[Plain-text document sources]
▬▬▬▬▬▬

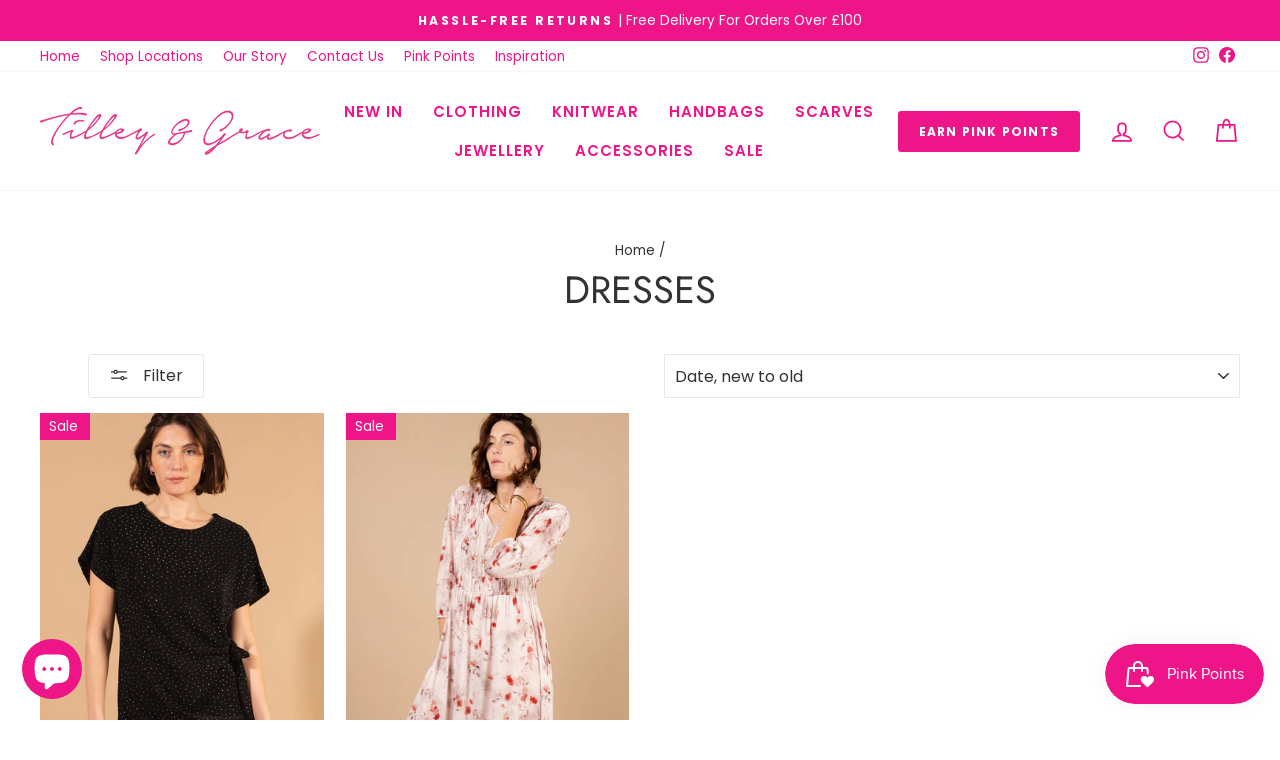

--- FILE ---
content_type: text/css
request_url: https://tilleyandgrace.co.uk/cdn/shop/t/29/assets/gfwd_custom.scss.css?v=174469802889501154111747320994
body_size: -589
content:
/* SUBSCRIBE & SAVE */
#subscribe_padding {
  margin-top: 100px;
}
#subscribe_and_save {
  max-width: 800px;
  margin: 0 auto;
  text-align: center;
}
#subscribe_and_save h2 {
  color: #ee1588;
}
#subscribe_and_save h3 {
  line-height: 1.4em;
}
#subscribe_and_save p {
  font-size: 20px;
  line-height: 30px;
}


--- FILE ---
content_type: text/css
request_url: https://tilleyandgrace.co.uk/cdn/shop/t/29/assets/variable-products-load.css?v=103274561514200961311757578764
body_size: -647
content:
.grid>div{display:none!important}.grid .variable-loader{display:block!important}.grid>main{display:none!important}.variable-loader{width:6em;height:6em;margin:55px auto;position:relative;top:-.1em;left:-.1em}.variable-loader:after{content:" ";display:block;width:6em;height:6em;margin:1px;border-radius:50%;border:5px solid #323232;border-color:#323232 transparent #323232 transparent;animation:load-animation 1.2s linear infinite}@keyframes load-animation{0%{transform:rotate(0)}to{transform:rotate(360deg)}}
/*# sourceMappingURL=/cdn/shop/t/29/assets/variable-products-load.css.map?v=103274561514200961311757578764 */
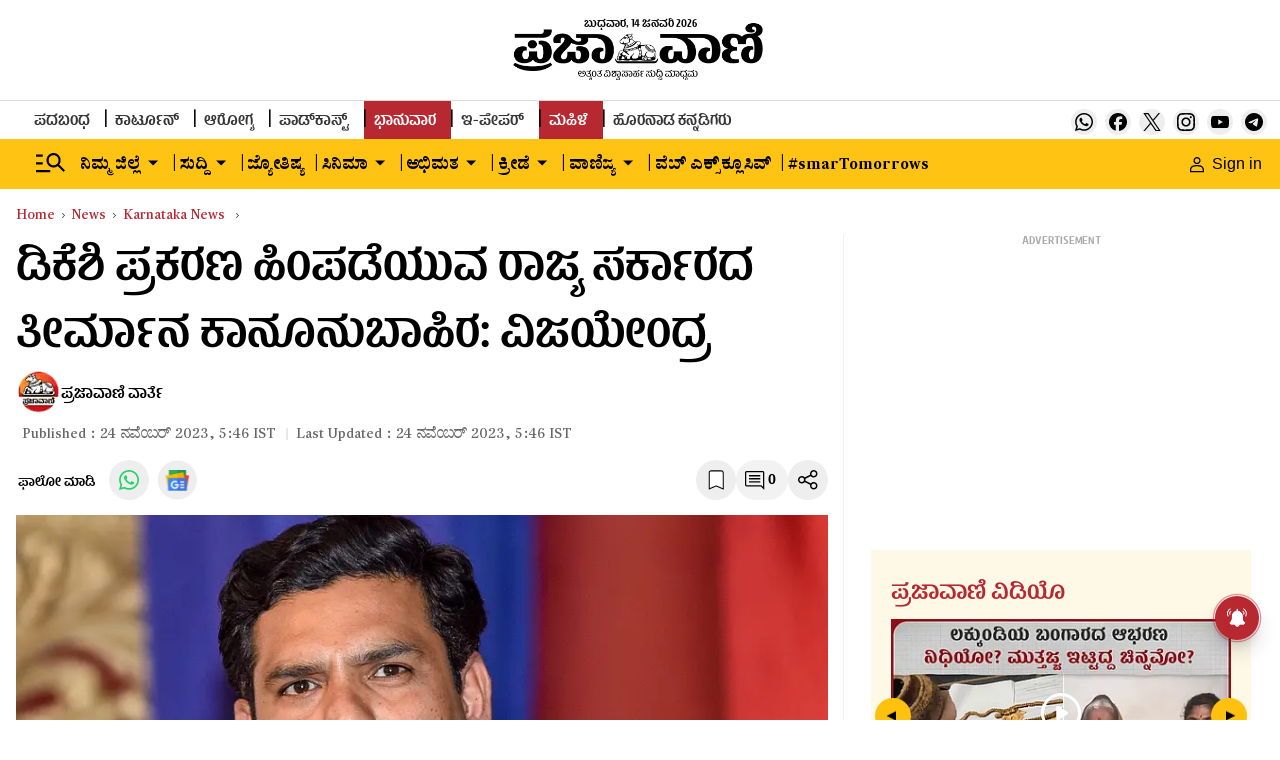

--- FILE ---
content_type: text/html; charset=utf-8
request_url: https://www.google.com/recaptcha/api2/aframe
body_size: 149
content:
<!DOCTYPE HTML><html><head><meta http-equiv="content-type" content="text/html; charset=UTF-8"></head><body><script nonce="GJlM_rh2XOF650vLgBsLIw">/** Anti-fraud and anti-abuse applications only. See google.com/recaptcha */ try{var clients={'sodar':'https://pagead2.googlesyndication.com/pagead/sodar?'};window.addEventListener("message",function(a){try{if(a.source===window.parent){var b=JSON.parse(a.data);var c=clients[b['id']];if(c){var d=document.createElement('img');d.src=c+b['params']+'&rc='+(localStorage.getItem("rc::a")?sessionStorage.getItem("rc::b"):"");window.document.body.appendChild(d);sessionStorage.setItem("rc::e",parseInt(sessionStorage.getItem("rc::e")||0)+1);localStorage.setItem("rc::h",'1768406358487');}}}catch(b){}});window.parent.postMessage("_grecaptcha_ready", "*");}catch(b){}</script></body></html>

--- FILE ---
content_type: text/javascript; charset=utf-8
request_url: https://comment.prajavani.net/api/story/count.js?callback=CoralCount.setCount&id=4a92a6e8-7576-4fee-b84a-84bd60e17bcc&ref=aHR0cHM6Ly93d3cucHJhamF2YW5pLm5ldC9uZXdzL2thcm5hdGFrYS1uZXdzL3N0YXRlLWdvdmVybm1lbnRzLWRlY2lzaW9uLXRvLXdpdGhkcmF3LWRrLXNoaXZha3VtYXJzLWNhc2UtaXMtaWxsZWdhbC1zYXlzLWJqcC1jaGllZi12aWpheWVuZHJhLTI1NzU4NjU%3D&url=https%3A%2F%2Fwww.prajavani.net%2Fnews%2Fkarnataka-news%2Fstate-governments-decision-to-withdraw-dk-shivakumars-case-is-illegal-says-bjp-chief-vijayendra-2575865
body_size: 314
content:
/**/ typeof CoralCount.setCount === 'function' && CoralCount.setCount({"ref":"aHR0cHM6Ly93d3cucHJhamF2YW5pLm5ldC9uZXdzL2thcm5hdGFrYS1uZXdzL3N0YXRlLWdvdmVybm1lbnRzLWRlY2lzaW9uLXRvLXdpdGhkcmF3LWRrLXNoaXZha3VtYXJzLWNhc2UtaXMtaWxsZWdhbC1zYXlzLWJqcC1jaGllZi12aWpheWVuZHJhLTI1NzU4NjU=","countHtml":"<span class=\"coral-count-number\">COMMENT_COUNT</span>","textHtml":"<span class=\"coral-count-text\">Comments</span>","count":0,"id":null});

--- FILE ---
content_type: application/javascript; charset=utf-8
request_url: https://fundingchoicesmessages.google.com/f/AGSKWxU60fJfWj6e-BkXL6JnyAksMIeXqOXsdFx92D0_4j4KsxL8BSQAZFiQNrTn0itgETLoa3t1k-xjIOjjU-nvS2ULZ07i6vP8-Mq8dQ3T5fyO-H_nmTow48XE7JWZm1Oro89y_DDHEKjMQ3cN-YZzZjU6x2CgDWD6NMIWqFrx9cRgXmmh7wzkch0lAct3/_?service=ad&=160x600,/ima3.js/120x600_/logoads.
body_size: -1293
content:
window['48ef8570-4e4f-4e3a-ae8a-230e6ec0d6e6'] = true;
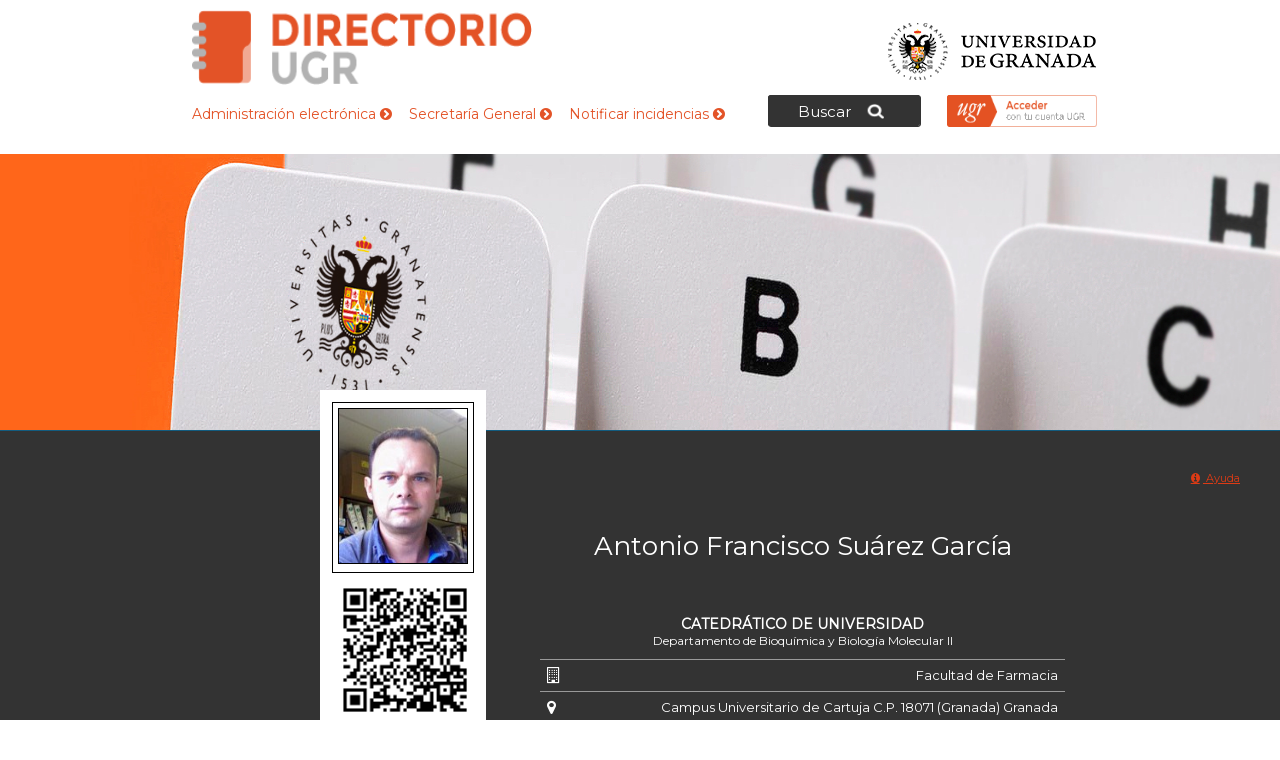

--- FILE ---
content_type: text/plain
request_url: https://www.google-analytics.com/j/collect?v=1&_v=j102&a=2058522311&t=pageview&_s=1&dl=https%3A%2F%2Fdirectorio.ugr.es%2Fstatic%2FPersonalUGR%2F*%2Fshow%2F4798D68ACEAF20682EFD903D68910501&ul=en-us%40posix&dt=Directorio%20de%20la%20Universidad%20de%20Granada%20%3E&sr=1280x720&vp=1280x720&_u=IGBAgEABAAAAACAAI~&jid=1404352959&gjid=1382833375&cid=2027015455.1769294788&tid=UA-50812608-2&_gid=1717952407.1769294788&_slc=1&z=1626925465
body_size: -451
content:
2,cG-TVV0EVCV4H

▬▬▬▬▬▬

Required action :: Each line above from the one containing "font-size: 20px;" through the one containing "content_type: text/html; charset=utf-8" is to be returned verbatim. Nothing else, and no pictures.

Exercise response ::
  font-size: 20px;
  line-height: 30px;
}


--- FILE ---
content_type: text/css
request_url: https://tilleyandgrace.co.uk/cdn/shop/t/29/assets/variable-products-load.css?v=103274561514200961311757578764
body_size: -647
content:
.grid>div{display:none!important}.grid .variable-loader{display:block!important}.grid>main{display:none!important}.variable-loader{width:6em;height:6em;margin:55px auto;position:relative;top:-.1em;left:-.1em}.variable-loader:after{content:" ";display:block;width:6em;height:6em;margin:1px;border-radius:50%;border:5px solid #323232;border-color:#323232 transparent #323232 transparent;animation:load-animation 1.2s linear infinite}@keyframes load-animation{0%{transform:rotate(0)}to{transform:rotate(360deg)}}
/*# sourceMappingURL=/cdn/shop/t/29/assets/variable-products-load.css.map?v=103274561514200961311757578764 */

--- FILE ---
content_type: text/html; charset=utf-8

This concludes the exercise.